The middle powers (to riff on Canadian Prime Minister Mark Carney’s words) have also started to view technological integration with the United States as a potential source of their subordination. Who’s going to buy an F-35 if your spare parts and electronics could get cut off? In that context, it’s harder to differentiate U.S. solutions from Chinese platforms that also present geostrategic risks. So it shouldn’t surprise anyone that America’s allies are increasingly traveling to China to boost relations and reopen trade ties. Upcoming summits, including APEC in Shenzhen, will be China’s chance to showcase President Xi Jinping’s alternative vision of the global order.

Cole Donovan is associate director for science and technology ecosystem development at the Federation of American Scientists.
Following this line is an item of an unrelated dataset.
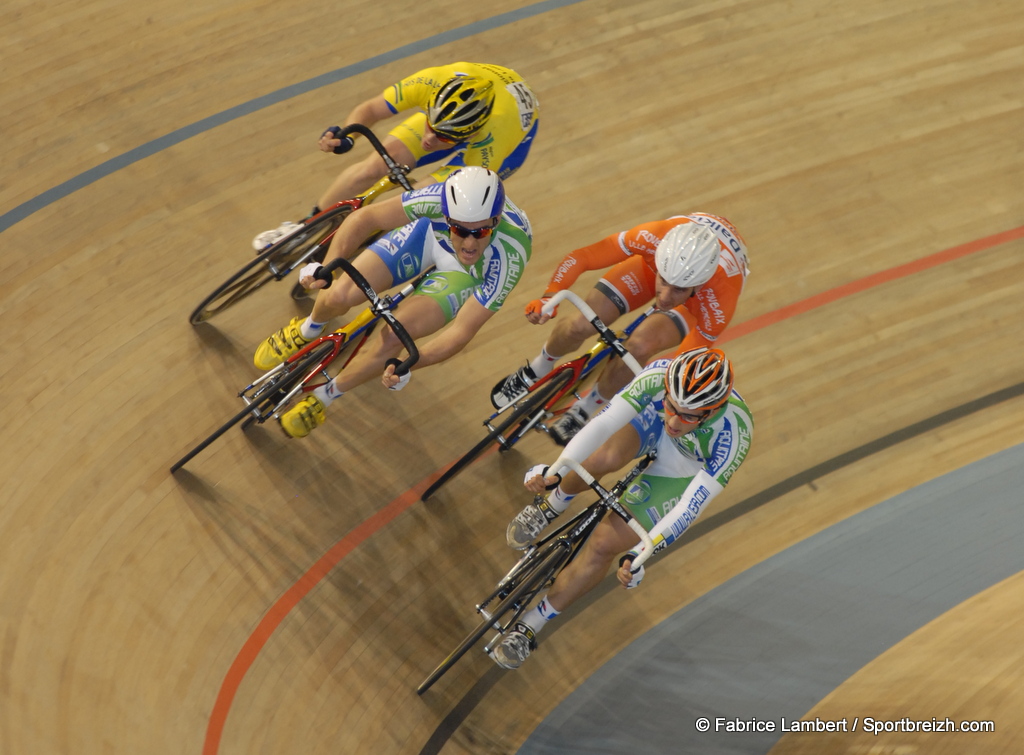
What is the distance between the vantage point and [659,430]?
375 cm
There is still an appetite for international dialogue.

Landry Signé

Brookings and the World Economic Forum

Four dynamics stood out. First, economic security has become a central lens for global policy. Trade, industrial policy, supply chains and even climate cooperation are increasingly being framed through a lens of resilience and strategic autonomy. Second, the Global South, and Africa in particular, has moved from the margins to the center, with discussions on industrialization, critical minerals and digital payments pushed to the forefront. Third, technology, especially AI, is a test for governance, advancing faster than institutions can keep up. But perhaps the most important takeaway was the value of the dialogue itself. Today’s challenges cannot, and should not, be solved by states or markets alone, and the continued attention paid to the World Economic Forum suggests that there is a deep global appetite for dialogue at a time of rising fragmentation, mistrust and strategic rivalry.

Landry Signé is a senior fellow with the Global Economy and Development Program and the Africa Growth Initiative at the Brookings Institution. He co-chairs the World Economic Forum’s Regional Action Group for Africa.